Apolo y Pitón
La celebración seguía arriba, ya avanzada la tarde, frente a la gruta Coricia. En los alrededores roqueños algunas parejas se escabullían para satisfacer sus deseos amorosos mientras la mayoría de los celebrantes bailaban alegres en la explanada, a los sones de flautas y rústicos tambores, ahítos de carne y vino perfumado.
La llegada de un Poliwo jadeante, con el rostro trastornado por el pánico, los tomó por sorpresa. Sus gritos angustiados los pusieron sobre aviso.
-¡Vienen los aqueos! ¡Avisad a la Pitonisa! -clamaba sin dejar de trepar, todavía a unas decenas de metros, abajo en la cuesta.
Al llegar a la explanada, el gentío lo rodeó mientras el sirviente recuperaba aire a grandes bocanadas.
-¡Han quemado el santuario y se han llevado a la diosa! ¡Mataron a Theodora y a Opiro! ¡No pude hacer nada y escapé gracias al auxilio divino! -se lamentó Poliwo entre lágrimas y gestos compungidos.

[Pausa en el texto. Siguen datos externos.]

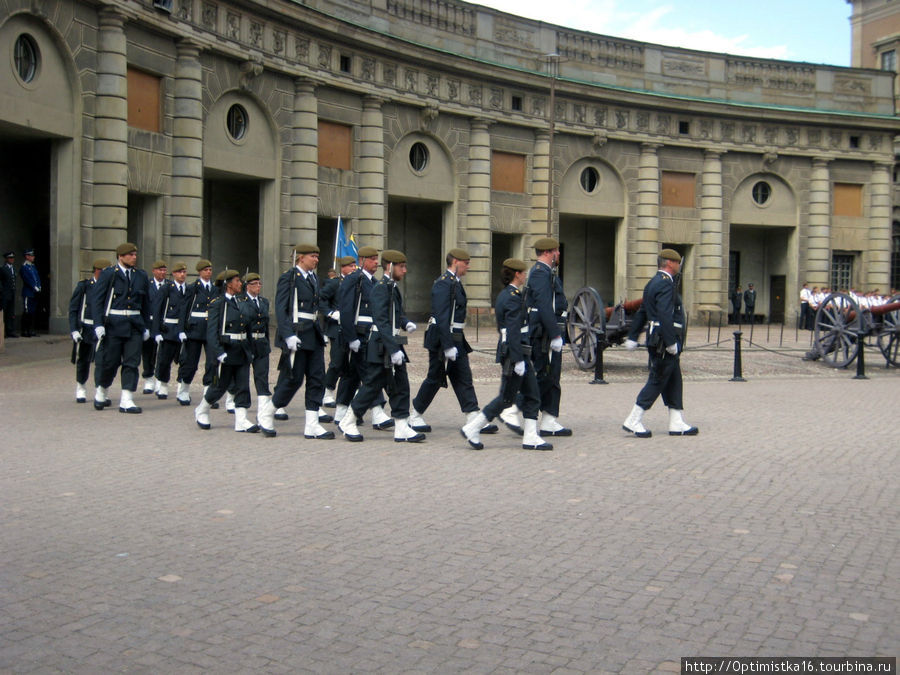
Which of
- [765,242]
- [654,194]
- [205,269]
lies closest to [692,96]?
[654,194]

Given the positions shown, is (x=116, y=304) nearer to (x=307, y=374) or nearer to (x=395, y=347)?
(x=307, y=374)

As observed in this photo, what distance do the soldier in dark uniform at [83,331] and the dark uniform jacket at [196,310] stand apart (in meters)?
1.18

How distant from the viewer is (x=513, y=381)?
10.5 metres

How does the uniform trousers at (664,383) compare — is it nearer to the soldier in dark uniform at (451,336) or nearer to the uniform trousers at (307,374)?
the soldier in dark uniform at (451,336)

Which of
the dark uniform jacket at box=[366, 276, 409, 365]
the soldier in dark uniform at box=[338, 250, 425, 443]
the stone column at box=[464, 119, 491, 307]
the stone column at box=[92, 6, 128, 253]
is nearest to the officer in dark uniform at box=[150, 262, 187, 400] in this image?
the soldier in dark uniform at box=[338, 250, 425, 443]

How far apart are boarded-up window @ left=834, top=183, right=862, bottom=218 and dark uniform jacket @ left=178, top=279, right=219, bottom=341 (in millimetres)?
33637

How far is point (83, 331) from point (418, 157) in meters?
20.2

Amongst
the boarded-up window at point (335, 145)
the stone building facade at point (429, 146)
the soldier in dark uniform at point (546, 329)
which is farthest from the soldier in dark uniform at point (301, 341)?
the boarded-up window at point (335, 145)

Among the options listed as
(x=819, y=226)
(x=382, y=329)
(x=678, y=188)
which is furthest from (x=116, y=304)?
(x=819, y=226)

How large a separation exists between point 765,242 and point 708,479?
36445 mm

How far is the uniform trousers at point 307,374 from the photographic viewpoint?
36.3 ft

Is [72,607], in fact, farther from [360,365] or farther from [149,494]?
[360,365]

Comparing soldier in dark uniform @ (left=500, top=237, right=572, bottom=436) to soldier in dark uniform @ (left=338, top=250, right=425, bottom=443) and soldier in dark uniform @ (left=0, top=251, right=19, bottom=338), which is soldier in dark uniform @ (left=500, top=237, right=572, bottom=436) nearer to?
soldier in dark uniform @ (left=338, top=250, right=425, bottom=443)

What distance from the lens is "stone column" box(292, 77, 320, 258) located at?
28344mm
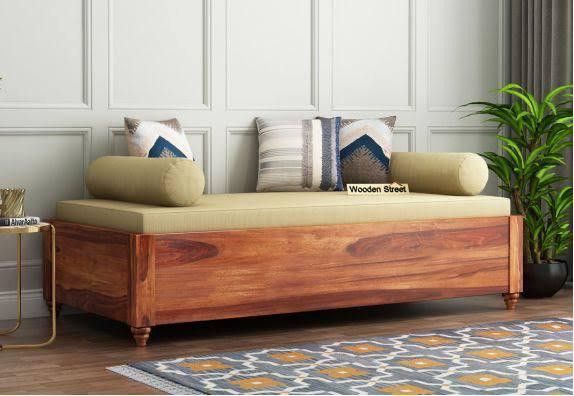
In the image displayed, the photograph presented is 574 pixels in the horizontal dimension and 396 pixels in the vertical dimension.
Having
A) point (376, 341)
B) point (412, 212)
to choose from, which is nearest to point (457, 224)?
point (412, 212)

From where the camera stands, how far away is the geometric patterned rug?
9.62 feet

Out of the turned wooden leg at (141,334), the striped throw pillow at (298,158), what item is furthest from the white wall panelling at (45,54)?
the turned wooden leg at (141,334)

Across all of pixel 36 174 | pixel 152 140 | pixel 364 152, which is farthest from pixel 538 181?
pixel 36 174

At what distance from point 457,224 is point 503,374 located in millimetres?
1162

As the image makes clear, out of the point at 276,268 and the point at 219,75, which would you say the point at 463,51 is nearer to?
the point at 219,75

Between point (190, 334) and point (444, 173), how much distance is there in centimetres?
128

La multitud prorrumpió en exclamaciones horrorizadas y el jolgorio cesó bruscamente, siendo sustituido por un coro de sombríos lamentos. Temis salió entonces de la cueva donde se encontraba revisando las ofrendas con la nueva profetisa y las demás iniciadas. Los presentes le abrieron paso hasta el informador, el cual le repitió lo sucedido, detallando además las circunstancias de las dos muertes, lo que estremeció hasta el fondo el ánima de los oyentes.
-¡Y eso no es todo! -añadió Poliwo- ¡El sacerdote de ese dios aqueo, Apolo, quiere a las sacerdotisas para que le sirvan, te quiere sobre todo a ti, a la Pitonisa...! No tardarán en llegar, ¡debéis huir todas!
En el pequeño llano, la angustia se adueñó de todos los corazones. Los aldeanos, impotentes, miraban alternativamente a Febe, la nueva Pitonisa, la débil niña que temblaba de pavor y a su mentora, Temis. Esta reflexionaba velozmente sobre las medidas a adoptar. Febe no podía enfrentarse a algo así y aunque ella se sentía también atemorizada, procuró mostrar un ánimo sereno para no inquietar más a los congregados. Finalmente tomó una decisión:
-No consentiré que caigáis en manos de perjuros y sacrílegos -habló con firmeza a sus iniciadas-. La nueva Pitonisa debe salvarse y las demás la acompañaréis y la protegeréis, sobre todo tú, Agláe, pues eres la mayor. Debéis partir inmediatamente.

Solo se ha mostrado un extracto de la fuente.